On 2020-05-01, 1356 samples (out of 3000) have been collected from a random sample of people. You can read more about the study here. From media reports I gather that two persons have been found to be positive. This is the case for when around 1200 samples have been analyzed so in time, this information may be a bit off.
Assuming 1368 samples have been collected and tested and 2 came up negative, this would make prevalence \(\pi = \frac{2}{1368} = 0.001462\). But what are the confidence and credible intervals around this? Let’s see how two methods fare.
We use generalized linear model to get maximum likelihood parameter (intercept) estimate and a profiled 95 % confidence interval. We use Metropolis-Hastings sampling to obtain Bayesian credible 95 % credible intervals.

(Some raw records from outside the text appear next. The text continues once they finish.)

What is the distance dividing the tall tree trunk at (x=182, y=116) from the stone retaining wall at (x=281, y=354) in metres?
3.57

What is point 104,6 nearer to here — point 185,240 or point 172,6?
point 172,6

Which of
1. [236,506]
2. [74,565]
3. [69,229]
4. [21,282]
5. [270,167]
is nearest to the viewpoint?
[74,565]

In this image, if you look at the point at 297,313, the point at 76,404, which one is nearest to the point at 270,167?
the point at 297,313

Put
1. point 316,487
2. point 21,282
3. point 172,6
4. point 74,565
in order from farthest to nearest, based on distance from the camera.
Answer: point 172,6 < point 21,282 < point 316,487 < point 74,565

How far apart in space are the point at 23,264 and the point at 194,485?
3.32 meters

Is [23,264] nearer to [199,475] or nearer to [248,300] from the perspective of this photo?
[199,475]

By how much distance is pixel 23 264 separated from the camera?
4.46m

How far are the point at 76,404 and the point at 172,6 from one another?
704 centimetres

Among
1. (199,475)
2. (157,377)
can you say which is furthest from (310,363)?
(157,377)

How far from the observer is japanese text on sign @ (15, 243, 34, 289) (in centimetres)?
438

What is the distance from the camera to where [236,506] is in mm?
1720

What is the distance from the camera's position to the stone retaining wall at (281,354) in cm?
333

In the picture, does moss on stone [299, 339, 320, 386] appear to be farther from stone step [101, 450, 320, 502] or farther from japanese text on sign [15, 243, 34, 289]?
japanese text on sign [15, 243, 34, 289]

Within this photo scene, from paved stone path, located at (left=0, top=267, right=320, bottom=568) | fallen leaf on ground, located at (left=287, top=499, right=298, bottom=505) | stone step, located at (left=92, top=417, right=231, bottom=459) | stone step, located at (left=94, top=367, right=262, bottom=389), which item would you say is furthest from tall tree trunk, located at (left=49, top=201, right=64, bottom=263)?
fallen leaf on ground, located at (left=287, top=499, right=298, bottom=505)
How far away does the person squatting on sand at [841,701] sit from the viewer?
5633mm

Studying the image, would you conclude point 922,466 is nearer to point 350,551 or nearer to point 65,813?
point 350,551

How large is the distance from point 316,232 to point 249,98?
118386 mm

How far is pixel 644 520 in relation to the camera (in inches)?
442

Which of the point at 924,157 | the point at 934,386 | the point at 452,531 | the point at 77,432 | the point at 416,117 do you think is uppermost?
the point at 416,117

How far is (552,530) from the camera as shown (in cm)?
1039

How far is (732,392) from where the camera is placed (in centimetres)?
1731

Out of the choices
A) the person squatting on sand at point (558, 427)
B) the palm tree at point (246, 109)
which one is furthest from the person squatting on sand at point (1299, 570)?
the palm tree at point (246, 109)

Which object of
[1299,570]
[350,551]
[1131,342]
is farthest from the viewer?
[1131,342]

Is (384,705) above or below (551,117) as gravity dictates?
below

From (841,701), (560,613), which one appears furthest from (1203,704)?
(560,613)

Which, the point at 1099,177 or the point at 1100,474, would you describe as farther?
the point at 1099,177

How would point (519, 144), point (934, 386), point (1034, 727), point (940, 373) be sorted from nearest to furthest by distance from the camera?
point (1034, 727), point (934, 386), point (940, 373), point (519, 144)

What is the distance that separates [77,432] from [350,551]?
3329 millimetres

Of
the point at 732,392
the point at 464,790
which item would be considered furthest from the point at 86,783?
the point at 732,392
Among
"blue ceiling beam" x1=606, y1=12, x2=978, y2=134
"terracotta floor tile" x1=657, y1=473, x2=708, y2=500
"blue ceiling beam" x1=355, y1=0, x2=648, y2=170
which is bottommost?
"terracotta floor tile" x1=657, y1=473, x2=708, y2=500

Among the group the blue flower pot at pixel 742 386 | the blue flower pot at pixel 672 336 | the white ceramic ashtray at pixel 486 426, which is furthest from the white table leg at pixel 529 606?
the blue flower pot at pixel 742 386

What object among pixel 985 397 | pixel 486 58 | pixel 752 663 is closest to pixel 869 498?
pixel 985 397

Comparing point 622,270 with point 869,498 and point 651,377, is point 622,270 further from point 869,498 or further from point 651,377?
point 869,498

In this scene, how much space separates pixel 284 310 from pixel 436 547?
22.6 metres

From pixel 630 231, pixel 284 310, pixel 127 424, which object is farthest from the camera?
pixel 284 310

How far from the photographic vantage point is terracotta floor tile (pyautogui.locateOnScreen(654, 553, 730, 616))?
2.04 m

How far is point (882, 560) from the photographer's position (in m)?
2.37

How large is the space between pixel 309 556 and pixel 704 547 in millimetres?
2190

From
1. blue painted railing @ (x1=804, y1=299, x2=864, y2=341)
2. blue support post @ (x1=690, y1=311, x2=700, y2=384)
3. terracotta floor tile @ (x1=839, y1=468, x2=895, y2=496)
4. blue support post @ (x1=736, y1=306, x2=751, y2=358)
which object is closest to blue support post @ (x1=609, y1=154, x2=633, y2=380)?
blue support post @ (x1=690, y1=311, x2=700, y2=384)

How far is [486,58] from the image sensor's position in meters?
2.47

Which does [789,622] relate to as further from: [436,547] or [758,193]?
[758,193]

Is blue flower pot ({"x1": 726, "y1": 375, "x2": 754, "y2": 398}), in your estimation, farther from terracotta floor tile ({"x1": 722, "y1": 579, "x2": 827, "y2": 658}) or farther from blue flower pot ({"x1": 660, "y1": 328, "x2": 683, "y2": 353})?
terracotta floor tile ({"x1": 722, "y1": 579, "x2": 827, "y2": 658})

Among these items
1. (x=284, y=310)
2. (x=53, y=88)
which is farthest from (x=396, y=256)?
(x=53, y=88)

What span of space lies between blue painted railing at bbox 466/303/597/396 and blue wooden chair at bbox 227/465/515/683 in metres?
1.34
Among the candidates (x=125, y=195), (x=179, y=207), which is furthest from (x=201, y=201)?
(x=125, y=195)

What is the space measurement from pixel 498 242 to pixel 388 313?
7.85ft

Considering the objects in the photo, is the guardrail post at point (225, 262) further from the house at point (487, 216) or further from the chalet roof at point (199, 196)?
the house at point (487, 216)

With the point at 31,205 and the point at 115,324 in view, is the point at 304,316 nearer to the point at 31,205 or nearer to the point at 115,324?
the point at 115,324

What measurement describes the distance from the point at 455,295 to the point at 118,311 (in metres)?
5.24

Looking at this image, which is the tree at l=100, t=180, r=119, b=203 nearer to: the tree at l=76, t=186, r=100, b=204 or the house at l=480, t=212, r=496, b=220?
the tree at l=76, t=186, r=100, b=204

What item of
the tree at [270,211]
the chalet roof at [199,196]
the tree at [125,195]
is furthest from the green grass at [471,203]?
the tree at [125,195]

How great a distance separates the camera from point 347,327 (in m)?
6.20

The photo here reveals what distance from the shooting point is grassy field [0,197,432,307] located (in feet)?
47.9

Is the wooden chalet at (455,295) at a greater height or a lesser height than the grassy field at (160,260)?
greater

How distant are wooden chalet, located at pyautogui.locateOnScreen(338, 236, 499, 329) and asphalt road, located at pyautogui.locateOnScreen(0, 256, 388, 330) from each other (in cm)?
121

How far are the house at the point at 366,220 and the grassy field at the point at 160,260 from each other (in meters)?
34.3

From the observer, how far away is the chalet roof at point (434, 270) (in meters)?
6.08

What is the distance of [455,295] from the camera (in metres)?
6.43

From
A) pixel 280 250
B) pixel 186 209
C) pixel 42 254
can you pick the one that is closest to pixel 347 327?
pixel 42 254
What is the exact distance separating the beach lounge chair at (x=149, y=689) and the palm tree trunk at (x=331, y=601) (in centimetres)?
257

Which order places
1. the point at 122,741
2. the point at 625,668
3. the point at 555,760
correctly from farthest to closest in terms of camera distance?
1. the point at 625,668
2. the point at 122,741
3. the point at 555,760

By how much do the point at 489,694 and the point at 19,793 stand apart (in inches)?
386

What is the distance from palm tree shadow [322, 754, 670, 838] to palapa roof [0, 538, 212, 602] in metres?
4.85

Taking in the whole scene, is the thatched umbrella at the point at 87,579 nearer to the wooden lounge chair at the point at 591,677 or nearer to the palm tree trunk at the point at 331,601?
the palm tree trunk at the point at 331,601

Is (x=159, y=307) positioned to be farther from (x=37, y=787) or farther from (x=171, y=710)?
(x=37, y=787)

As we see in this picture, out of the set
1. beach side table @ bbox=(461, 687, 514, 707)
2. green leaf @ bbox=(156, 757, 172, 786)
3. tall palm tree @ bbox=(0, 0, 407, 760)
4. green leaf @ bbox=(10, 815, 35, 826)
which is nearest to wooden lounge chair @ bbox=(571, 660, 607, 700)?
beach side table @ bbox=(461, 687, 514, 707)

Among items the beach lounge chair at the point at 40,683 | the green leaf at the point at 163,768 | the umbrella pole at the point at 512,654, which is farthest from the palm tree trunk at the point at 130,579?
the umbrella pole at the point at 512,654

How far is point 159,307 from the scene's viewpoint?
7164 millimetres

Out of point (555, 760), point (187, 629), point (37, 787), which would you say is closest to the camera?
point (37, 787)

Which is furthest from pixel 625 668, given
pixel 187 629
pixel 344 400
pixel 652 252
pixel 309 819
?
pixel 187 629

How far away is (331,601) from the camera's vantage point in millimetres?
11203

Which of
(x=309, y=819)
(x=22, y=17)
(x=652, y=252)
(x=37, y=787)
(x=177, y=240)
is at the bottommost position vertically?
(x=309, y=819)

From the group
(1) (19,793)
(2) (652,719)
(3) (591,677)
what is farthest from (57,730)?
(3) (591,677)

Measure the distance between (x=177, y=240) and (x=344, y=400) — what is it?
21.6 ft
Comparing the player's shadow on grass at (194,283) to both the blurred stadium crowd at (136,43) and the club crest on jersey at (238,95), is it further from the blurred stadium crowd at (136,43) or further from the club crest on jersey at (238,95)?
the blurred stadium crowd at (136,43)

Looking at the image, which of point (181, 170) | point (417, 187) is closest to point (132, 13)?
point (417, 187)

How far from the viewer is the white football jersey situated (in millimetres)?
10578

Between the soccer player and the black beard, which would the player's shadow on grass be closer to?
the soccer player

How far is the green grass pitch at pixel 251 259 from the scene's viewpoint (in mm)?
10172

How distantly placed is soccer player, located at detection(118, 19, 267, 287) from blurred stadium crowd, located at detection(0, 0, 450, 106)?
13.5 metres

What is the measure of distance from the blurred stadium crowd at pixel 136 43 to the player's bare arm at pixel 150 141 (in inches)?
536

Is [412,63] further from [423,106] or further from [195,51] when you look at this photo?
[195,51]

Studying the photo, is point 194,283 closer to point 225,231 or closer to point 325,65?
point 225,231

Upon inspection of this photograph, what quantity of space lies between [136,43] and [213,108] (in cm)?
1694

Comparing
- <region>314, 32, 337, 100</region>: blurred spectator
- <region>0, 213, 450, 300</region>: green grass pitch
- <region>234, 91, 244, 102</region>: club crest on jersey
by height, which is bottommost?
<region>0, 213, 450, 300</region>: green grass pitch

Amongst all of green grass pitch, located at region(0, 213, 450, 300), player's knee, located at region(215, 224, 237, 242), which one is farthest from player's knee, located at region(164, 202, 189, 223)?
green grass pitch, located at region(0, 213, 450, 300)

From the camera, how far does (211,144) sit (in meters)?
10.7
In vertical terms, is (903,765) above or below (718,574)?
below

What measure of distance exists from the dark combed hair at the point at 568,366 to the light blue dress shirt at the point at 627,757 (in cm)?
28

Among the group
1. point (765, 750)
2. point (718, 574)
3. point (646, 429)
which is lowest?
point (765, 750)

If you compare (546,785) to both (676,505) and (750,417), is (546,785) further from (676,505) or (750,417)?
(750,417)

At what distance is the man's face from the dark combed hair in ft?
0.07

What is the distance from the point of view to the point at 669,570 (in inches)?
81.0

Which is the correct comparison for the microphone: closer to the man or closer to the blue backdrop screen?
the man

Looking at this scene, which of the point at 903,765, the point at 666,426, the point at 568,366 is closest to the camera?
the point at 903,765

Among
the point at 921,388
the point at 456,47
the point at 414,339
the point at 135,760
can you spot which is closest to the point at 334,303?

Code for MH sampler adapted from here.
posterior <- function(Y, X, beta) {
prob <- expit(beta[1])
like <- sum(dbinom(x = Y, size = 1, prob = prob, log = TRUE))
prior <- sum(dnorm(x = beta, mean = 0, sd = 10, log = TRUE))
like + prior
}
expit <- function(x) {
exp(x) / (1 + exp(x))
}
bayesianLogistic <- function(Y, X, prev.init, n.samples = 10000, can.sd = 10) {
beta <- rnorm(1, mean = prev.init, sd = 1)
keep.beta <- matrix(0, nrow = n.samples, ncol = length(beta))
keep.beta[1, ] <- beta
acc <- att <- 0
curlp <- posterior(Y = Y, X = X, beta = beta)
for (i in 2:n.samples) {
att <- att + 1
canbeta <- beta
canbeta <- rnorm(n = 1, mean = beta, sd = can.sd)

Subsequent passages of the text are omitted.